Magnetic resonance imaging (MRI) is primarily a medical imaging technique that is used to visualize different soft tissues within the body. In the field of cancer therapy, a contrast agent is often used to help identify the exact location of tumor cells. As reported in the European Journal of Organic Chemistry, a team led by Carlos Platas-Iglesias and Teresa Rodríguez-Blas from the Universidade da Coruña has recently designed a new set of receptors that may be useful in the design of specific MRI contrast agents for the recognition of certain compounds on the surfaces of tumor cells.
Specific contrast agents that are able to report on their biological environments through molecular recognition processes are highly desired. A specific MRI contrast agent could take advantage of these processes to respond to certain functional groups that can be found in abundance in the diseased tissue. Sialic acid, for instance, is considered to be a tumor marker, because it is known to be over-expressed on the surfaces of tumor cells. An MRI contrast agent specific for sialic acid should bind selectively with the acid in preference to other sugar residues and to saccharides such as glucose and fructose, which occur in relatively high concentrations in the blood.
Platas-Iglesias and Rodríguez-Blas reasoned that a suitable receptor for sialic acid recognition might be based on (thio)urea units containing boronic acid functions, as both of these functionalities show promise as recognition moieties. (Thio)Urea-based receptors can establish strong interactions with anions such as carboxylates, which are present in sialic acids, and boronic acids are able to form reversible complexes with 1,2- and 1,3-diol units present in saccharides.
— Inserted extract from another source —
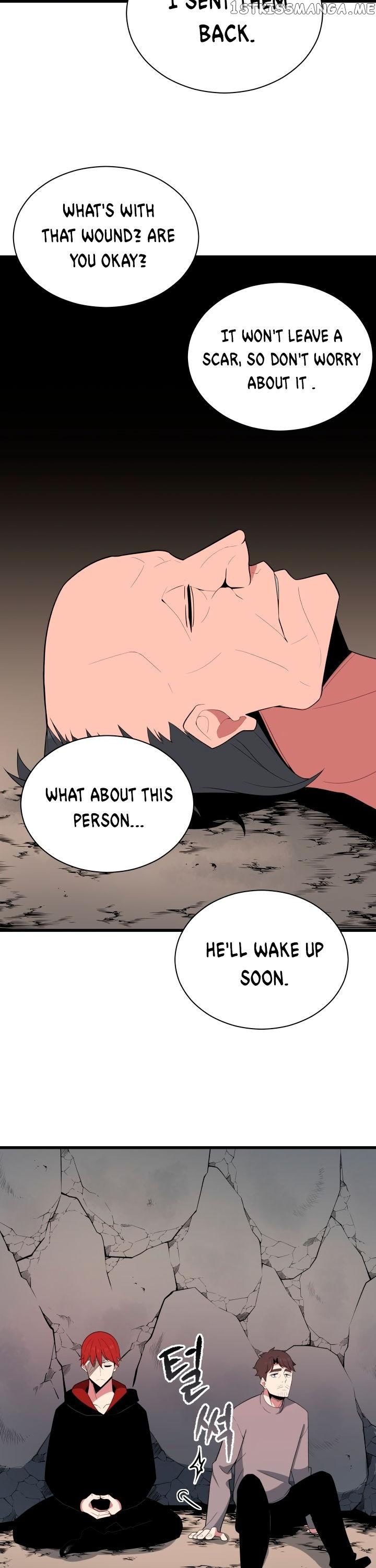 The Descent of the Demonic Master chapter 31 - page 43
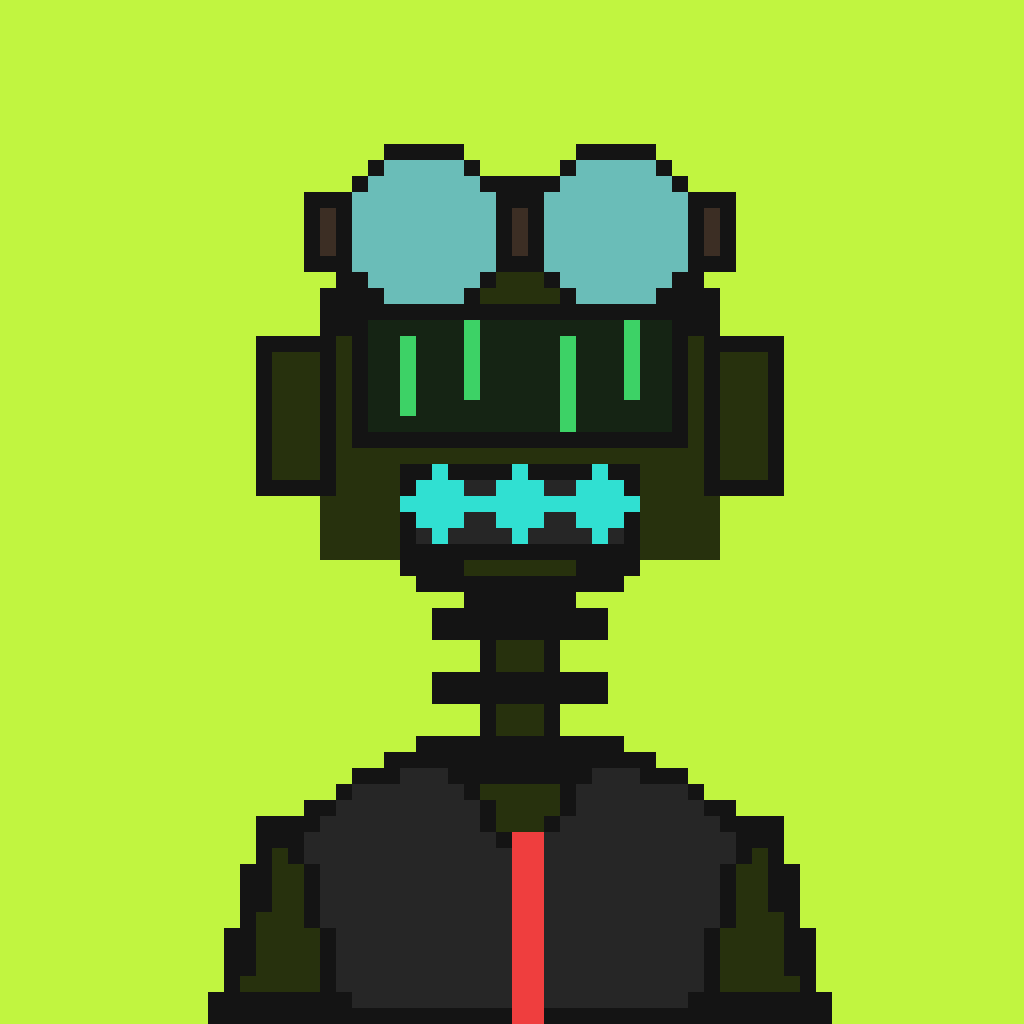 STONK ROBO #7956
To test their receptors, the authors monitored their binding to Neu5Ac, which is the most common member of the sialic acid family; it also plays an important role in cellular recognition processes. The receptors were found to bind to Neu5Ac, and importantly, much weaker interaction between the receptors and other saccharides studied was observed. The selectivity was found to occur by cooperative two-site binding of Neu5Ac through (1) interaction at the boronic acid function of the receptor and (2) interaction between the thiourea moiety and the carboxylate group of Neu5Ac. The set of receptors have thus been shown to interact selectively with targets over-expressed on the surface of cancer cells, which makes them promising synthons for the design of specific contrast agents for MRI of tumors.